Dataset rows
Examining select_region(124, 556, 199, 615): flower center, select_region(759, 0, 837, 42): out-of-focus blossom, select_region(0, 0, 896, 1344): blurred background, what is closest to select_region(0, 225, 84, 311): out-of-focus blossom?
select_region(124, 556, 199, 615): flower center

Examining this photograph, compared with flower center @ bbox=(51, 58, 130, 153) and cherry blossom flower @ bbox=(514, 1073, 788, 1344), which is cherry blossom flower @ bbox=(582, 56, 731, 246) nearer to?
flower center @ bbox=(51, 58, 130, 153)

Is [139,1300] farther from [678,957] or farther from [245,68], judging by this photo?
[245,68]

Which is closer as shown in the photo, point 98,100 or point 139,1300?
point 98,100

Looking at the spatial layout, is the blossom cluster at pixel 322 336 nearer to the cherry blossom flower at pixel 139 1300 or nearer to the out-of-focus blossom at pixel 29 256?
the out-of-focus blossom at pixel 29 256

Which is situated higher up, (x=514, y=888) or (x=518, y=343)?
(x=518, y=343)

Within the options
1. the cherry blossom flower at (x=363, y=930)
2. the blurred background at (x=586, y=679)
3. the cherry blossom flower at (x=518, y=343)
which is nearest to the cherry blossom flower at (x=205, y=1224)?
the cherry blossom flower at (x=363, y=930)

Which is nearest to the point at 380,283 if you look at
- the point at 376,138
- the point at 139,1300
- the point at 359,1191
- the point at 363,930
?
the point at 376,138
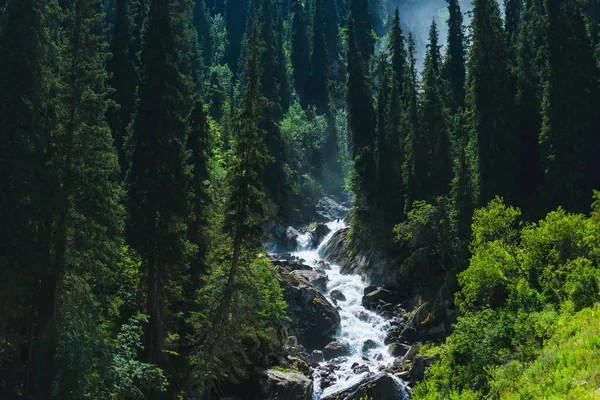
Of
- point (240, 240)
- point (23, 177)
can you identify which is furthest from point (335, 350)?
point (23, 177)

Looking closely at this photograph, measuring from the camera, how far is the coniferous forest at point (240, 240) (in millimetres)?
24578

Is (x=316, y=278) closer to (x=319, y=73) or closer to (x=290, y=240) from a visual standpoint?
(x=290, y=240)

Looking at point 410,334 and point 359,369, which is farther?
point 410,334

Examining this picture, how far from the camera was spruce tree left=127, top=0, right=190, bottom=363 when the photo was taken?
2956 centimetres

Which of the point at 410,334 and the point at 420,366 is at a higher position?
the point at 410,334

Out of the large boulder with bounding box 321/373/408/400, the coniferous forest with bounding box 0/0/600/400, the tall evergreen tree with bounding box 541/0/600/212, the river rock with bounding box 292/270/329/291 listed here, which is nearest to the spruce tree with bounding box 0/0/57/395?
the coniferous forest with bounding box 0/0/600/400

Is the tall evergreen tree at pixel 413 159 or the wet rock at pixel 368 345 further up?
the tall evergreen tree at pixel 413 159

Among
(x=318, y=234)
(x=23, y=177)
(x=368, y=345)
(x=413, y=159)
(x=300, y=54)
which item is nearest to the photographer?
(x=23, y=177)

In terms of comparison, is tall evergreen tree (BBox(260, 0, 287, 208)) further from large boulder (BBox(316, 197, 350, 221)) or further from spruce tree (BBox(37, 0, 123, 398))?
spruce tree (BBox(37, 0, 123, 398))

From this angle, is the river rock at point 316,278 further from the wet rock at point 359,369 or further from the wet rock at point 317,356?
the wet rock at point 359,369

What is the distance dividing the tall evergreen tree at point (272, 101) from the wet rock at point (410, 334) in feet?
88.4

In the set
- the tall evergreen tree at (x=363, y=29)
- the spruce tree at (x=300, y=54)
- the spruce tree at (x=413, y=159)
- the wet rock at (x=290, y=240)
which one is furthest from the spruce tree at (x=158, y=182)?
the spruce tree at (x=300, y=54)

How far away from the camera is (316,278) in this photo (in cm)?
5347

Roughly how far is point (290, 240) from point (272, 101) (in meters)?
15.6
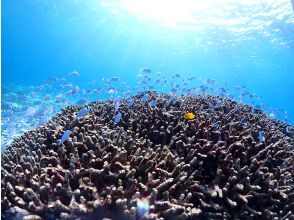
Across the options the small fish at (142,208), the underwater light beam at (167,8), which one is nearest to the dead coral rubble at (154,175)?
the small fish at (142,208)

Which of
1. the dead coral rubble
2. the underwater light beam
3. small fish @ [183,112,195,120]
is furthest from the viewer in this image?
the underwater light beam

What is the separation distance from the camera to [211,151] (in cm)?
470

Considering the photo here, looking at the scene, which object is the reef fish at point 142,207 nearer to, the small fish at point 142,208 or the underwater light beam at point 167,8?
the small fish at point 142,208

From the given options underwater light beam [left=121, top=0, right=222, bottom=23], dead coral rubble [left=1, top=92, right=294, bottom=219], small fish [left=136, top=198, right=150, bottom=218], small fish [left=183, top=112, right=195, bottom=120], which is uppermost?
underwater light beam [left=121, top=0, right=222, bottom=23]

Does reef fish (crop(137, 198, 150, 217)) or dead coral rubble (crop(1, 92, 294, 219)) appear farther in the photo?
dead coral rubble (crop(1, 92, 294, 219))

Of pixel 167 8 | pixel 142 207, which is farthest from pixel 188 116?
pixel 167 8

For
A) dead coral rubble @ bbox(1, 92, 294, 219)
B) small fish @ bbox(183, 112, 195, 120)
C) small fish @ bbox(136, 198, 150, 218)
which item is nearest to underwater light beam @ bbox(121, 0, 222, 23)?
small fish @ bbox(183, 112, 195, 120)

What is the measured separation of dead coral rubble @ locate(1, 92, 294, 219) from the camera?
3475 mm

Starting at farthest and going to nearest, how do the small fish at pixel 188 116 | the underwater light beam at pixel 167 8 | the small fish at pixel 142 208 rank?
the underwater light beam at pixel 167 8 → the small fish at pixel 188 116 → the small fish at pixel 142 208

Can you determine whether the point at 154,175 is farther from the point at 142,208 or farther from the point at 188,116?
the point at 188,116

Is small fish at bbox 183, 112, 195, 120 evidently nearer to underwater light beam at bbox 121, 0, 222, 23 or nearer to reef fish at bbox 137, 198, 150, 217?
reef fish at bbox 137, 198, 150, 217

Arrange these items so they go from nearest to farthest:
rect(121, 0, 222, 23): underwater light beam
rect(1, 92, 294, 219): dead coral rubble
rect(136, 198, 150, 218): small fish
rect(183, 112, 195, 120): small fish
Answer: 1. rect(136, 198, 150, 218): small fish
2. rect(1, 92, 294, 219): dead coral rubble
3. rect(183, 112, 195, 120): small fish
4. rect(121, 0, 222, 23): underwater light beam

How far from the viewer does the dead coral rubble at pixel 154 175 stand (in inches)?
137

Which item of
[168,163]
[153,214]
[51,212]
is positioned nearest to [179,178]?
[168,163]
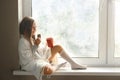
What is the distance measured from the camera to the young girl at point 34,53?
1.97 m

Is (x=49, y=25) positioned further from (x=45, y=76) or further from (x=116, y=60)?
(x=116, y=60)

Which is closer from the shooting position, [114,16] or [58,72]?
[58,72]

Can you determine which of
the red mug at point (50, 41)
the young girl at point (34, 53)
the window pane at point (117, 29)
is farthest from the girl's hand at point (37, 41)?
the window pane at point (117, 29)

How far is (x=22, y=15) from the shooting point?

Direction | Echo the listing word for word, starting at the line that contains "Can you determine which of" and continuing through the last line of the listing, with both ends included.

Response for this exercise |
Can you determine which of
the red mug at point (50, 41)
the young girl at point (34, 53)
the window pane at point (117, 29)
is farthest from the girl's hand at point (37, 41)?
the window pane at point (117, 29)

How far is (x=22, y=15) from the shooting point?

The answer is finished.